A Complicated Question
by Charles Lemos, Tue May 05, 2009 at 09:04:14 PM EDT
Asked by Oprah Winfrey if she still loves her husband, Elizabeth Edwards responds "You know, that's a complicated question." I can relate. I too loved John Edwards, one of just three American politicians on the national stage, the others are Paul Simon and Paul Tsongas, in my adulthood who so moved me. John Edwards inspired me to become more deeply involved in the political process for the first time in over a decade. I believed in John Edwards like I have believed in few others.
And I remain thankful to John Edwards for two things. First, he spoke forcefully and eloquently of eradicating poverty as a moral imperative and thus reawakened a long dormant debate on social inequality in this country. Not to deny that others also attempted to raise these issues, but John Edwards successfully made it part of our national conversation. That is to his lasting credit. Second, he moved Hillary Clinton, Barack Obama and the Democratic party leftward like no politician had done since Bobby Kennedy or perhaps George McGovern. Because of John Edwards' lead, the Democratic Party has begun to rediscover its working class roots all too often lost in the parched fog of thirty years in a political desert.

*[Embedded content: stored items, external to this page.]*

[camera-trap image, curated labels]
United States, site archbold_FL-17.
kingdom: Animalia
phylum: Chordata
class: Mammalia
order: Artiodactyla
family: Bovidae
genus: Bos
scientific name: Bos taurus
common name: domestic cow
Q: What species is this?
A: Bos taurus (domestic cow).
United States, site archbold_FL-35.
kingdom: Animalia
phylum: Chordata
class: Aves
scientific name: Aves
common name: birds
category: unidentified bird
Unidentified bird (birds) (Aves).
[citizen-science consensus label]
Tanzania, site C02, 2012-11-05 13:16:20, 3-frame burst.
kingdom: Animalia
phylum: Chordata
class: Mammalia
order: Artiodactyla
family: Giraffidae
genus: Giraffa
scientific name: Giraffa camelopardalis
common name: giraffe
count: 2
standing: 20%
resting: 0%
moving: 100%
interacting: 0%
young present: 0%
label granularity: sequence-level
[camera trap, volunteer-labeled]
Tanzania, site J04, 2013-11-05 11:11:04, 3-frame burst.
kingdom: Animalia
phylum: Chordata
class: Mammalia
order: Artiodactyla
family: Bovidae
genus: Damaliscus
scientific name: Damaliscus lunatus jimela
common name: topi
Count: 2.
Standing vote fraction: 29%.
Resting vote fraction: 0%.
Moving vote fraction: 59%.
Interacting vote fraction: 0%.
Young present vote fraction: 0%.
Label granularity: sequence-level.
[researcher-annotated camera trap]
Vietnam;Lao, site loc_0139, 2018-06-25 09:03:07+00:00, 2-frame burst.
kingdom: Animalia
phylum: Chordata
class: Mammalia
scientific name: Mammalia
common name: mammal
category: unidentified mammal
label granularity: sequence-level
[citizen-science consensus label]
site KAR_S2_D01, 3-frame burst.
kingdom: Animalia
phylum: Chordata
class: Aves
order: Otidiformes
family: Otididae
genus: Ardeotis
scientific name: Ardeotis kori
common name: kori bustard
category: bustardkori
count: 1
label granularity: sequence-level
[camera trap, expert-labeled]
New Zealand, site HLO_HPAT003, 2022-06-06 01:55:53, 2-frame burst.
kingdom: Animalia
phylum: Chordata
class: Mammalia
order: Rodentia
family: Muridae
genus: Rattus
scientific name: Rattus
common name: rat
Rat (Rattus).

But John Edwards did the party, the nation and above all his family a great disservice in running for President. I am stuck by this passage from Elizabeth's forthcoming book, Resilience:
I wanted him to drop out of the race, protect our family from this woman, from his act. It would only raise questions, he said, he had just gotten in the race; the most pointed questions would come if he dropped out days after he had gotten in the race. And I knew that was right, but I was afraid of her.And now he knows I was right to be afraid, that once he had made this dreadful mistake, he should not have run. But just then he was doing, I believe, what I was trying to do: hold on to our lives despite this awful error in judgment.
That he should not have run is blatantly obvious but I wonder if John Edwards realizes that error in judgment. Complicated questions remain but frankly it is time to let this sad affair lapse into the deepest recesses of our memories and let John Edwards' political ambitions perish on the folly of his own capriciousness. But let us hope that his voice may yet again be raised in the cause of eradicating poverty. That moral imperative remains intact.